Texas is suing Google for witholding, according to legal documents, “a large volume of documents” requested as part of two investigations by the state into the company “to determine whether Google has violated state and federal antitrust laws.”
Google continues to be plagued by competitors’ allegations that the company gives special preference to its own products and services in its search rankings.. The two investigations — called Civil Investigative Demands, or CIDs — by the state of Texas, were launched in July 2010 and May 2011 for similar reasons, and the tech giant is also currently under fire from federal lawmakers and the European Union
Texas Attorney General Greg Abbot — along with several other various high-level state law enforcement officials — filed the suit Monday on behalf of the Antitrust Division of the State of Texas to force Google. They are demanding, through court order, that Google hand over documents being withheld under attorney-client privilege.
The company had already produced several hundred thousand documents to the state on a rolling basis beginning in August 2010, but Texas is demanding more after Google told the state that 14,500 documents were being withheld under attorney-client privilege. Abbot contends that Google has not “met its burden of demonstrating that the privilege is applicable to many of the documents in question.”

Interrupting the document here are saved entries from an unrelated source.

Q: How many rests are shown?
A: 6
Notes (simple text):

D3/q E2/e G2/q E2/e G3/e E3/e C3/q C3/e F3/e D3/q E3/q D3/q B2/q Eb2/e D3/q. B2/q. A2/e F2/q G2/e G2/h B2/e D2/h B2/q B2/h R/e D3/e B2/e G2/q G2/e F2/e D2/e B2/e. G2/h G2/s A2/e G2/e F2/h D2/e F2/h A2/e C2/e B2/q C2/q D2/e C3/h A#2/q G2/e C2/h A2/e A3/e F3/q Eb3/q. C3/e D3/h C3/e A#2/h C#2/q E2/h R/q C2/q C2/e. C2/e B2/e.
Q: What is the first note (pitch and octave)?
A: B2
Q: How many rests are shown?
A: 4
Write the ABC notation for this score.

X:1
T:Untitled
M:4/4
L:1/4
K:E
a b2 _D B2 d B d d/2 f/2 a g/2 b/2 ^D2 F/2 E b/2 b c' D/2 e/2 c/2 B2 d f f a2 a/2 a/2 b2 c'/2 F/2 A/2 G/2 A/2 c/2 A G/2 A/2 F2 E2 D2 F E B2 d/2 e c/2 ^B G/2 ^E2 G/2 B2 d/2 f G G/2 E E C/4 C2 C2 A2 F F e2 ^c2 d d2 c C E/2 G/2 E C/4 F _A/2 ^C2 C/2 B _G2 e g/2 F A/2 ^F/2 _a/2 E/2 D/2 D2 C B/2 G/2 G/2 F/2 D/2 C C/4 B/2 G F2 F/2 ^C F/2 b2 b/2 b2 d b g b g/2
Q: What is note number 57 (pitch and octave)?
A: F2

An email between a Google vice president and his superior inadvertently released to Abbot’s office among the several thousand documents is what caught the state attorney general’s attention. The email, Abbot lays out in the filing, is not between attorney’s — although it was labeled to be protected by attorney-client privilege — and it “makes no reference to legal advice.”
“The email at issue is a communication between non-lawyer Google executives discussing their recommendation to change how Google uses review content from competing sites and the process for presenting this recommendation to Google’s management for discussion and decision,” said the filing. Google’s counsel requested that the Attorney General’s office delete all copies of that email, which Abbot refuses to do.
“The document is highly relevant to the conduct being investigated by the Attorney General’s office,” said the filing.
Abbot contends in the filing that it believes that the representative sampling of documents it prepared for the court to review “will likely demonstrate that Google has significantly overreached in its effort to prevent disclosure of documents to the CIDs,” and that it would provide the Court with the privilege log of entries for these documents, and including the redacted versions, to review.
Google did not respond to TheDC’s request for comment by the time of publication.
Update: In a statement to TheDC, a Google spokesperson said, “We have shared hundreds of thousands of documents with the Texas Attorney General, and we are happy to answer any questions that regulators have about our business.”